In their two December losses against No. 8 Florida State and No. 12 Maryland, the Wolverines put up two of their worst 3-point shooting performances of the season, going 3-for-17 and 1-for-12 from beyond the arc, respectively. And with matchups against rivals Michigan State and Ohio State — as well as a rematch against the Terrapins — not far away, Michigan needed to find its shooting rhythm again.
Following the first Maryland game, Penn State provided that opportunity. The Nittany Lions allow 70.1 points per game — tied for 80th in the country — and their opponents shoot a combined 34.1 percent from three, tied for 275th in the country.
The Wolverines seized the opportunity, shooting 8-for-19 on 3-pointers in an 82-48 victory over Penn State. Perhaps most crucially, junior forward Hailey Brown shot 3-for-6, after shooting a combined 1-for-11 the previous two games.
“I think it’s more of a confidence thing,” Brown said. “At the end of the day I feel like I had to get more reps up before practice and after practice. It was up to me. So I think I came into (the Penn State game) confident in the work I’ve been doing since the Maryland game.”
That confidence made a major difference against the Spartans on Sunday, in a game where Michigan needed to score well to win. Michigan State scored a respectable 69 points on 45.6 percent shooting, but it was no match for the Wolverines’ 89-point spectacle. Yet again, Brown was right in the middle of it, shooting 3-for-5 from beyond the arc in the win.
But the 3-point shooting didn’t end with Brown. Sophomore guard Amy Dilk, senior guard Akienreh Johnson and sophomore forward Emily Kiser each added a 3-pointer.

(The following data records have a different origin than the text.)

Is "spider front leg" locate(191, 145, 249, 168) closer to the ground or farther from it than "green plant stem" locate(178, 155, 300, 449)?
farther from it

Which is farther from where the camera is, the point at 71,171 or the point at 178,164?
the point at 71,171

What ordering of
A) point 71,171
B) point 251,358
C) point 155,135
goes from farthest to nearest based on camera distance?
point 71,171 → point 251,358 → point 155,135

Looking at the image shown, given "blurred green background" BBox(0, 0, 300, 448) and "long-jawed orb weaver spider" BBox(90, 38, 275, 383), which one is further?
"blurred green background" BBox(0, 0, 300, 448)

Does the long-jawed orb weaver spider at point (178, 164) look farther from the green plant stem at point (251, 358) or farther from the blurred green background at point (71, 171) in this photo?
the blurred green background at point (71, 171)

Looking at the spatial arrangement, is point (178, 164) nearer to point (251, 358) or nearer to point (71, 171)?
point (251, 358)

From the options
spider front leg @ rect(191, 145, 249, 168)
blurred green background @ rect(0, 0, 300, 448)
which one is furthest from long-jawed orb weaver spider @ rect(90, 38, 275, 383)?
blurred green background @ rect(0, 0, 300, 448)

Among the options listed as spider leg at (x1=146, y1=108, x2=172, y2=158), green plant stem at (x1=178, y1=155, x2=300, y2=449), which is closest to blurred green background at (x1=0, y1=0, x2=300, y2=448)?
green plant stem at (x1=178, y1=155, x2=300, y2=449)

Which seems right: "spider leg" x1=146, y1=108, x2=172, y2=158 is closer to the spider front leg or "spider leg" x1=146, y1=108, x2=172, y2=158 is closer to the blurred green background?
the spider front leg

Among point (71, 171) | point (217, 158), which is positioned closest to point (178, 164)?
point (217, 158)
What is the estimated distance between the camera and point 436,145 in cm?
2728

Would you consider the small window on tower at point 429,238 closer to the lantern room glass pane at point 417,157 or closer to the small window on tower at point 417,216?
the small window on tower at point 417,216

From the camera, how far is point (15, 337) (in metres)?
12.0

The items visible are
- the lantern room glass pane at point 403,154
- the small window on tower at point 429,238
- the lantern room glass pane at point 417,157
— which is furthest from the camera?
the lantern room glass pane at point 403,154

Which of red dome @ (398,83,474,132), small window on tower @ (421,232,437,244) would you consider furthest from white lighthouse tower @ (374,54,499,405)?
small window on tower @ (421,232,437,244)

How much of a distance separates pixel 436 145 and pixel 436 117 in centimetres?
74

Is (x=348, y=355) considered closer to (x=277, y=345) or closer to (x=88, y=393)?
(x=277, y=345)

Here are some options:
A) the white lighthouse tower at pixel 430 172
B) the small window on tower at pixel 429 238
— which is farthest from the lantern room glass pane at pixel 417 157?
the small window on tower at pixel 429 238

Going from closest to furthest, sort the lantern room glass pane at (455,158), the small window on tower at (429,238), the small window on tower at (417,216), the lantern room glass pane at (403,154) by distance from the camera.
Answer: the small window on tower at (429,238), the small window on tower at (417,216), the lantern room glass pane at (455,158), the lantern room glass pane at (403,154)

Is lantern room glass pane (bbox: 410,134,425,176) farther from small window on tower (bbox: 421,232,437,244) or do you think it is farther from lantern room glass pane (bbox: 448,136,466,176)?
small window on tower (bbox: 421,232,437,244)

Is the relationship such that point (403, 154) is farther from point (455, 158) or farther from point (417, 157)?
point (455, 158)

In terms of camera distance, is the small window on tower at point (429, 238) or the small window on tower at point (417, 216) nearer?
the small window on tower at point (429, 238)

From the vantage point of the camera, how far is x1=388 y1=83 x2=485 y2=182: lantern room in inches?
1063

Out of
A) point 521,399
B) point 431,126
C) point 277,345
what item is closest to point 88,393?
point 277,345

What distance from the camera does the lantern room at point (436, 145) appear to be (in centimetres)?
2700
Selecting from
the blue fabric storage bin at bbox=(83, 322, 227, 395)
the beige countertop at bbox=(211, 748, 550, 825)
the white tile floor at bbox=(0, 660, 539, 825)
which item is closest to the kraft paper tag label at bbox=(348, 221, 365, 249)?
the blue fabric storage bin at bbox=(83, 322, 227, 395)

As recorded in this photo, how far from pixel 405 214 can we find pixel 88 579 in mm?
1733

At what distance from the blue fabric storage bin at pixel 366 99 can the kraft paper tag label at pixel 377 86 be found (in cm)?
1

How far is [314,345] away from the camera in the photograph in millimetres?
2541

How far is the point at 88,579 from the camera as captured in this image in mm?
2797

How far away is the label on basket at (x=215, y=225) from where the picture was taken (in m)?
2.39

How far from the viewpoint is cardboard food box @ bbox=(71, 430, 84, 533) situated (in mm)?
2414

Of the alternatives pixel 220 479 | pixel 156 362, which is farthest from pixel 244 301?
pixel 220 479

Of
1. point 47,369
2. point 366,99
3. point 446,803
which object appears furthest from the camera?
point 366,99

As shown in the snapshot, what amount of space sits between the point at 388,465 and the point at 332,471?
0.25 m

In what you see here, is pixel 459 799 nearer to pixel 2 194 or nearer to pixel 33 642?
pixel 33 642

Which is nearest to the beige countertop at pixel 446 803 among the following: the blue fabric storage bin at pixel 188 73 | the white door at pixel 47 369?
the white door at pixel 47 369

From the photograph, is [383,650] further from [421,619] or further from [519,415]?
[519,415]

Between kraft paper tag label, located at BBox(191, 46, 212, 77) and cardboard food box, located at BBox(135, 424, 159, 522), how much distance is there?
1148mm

This strong team shooting performance helped Michigan to space the floor, creating opportunities for Dilk and sophomore forward Naz Hillmon to attack the basket.
“When we miss (key 3-pointers), it’s a different kind of game,” said Michigan coach Kim Barnes Arico. “But (against Michigan State) we made them, and that’s something our team works on every day, is making those shots and having the confidence to take those shots in big games.”
Hitting threes against a poor defensive team like Penn State isn’t particularly impressive. One individual strong game against Michigan State doesn’t mean much, either. But the two consecutive solid performances — especially coming off a cold streak — are a good sign for the Wolverines moving forward. With the Jan. 12 rematch against Maryland looming after Thursday’s game against Ohio State, Michigan will need to stay in this offensive rhythm if it wants to pull off the upset at home.
If not, it’s looking at another disappointing game against a top opponent.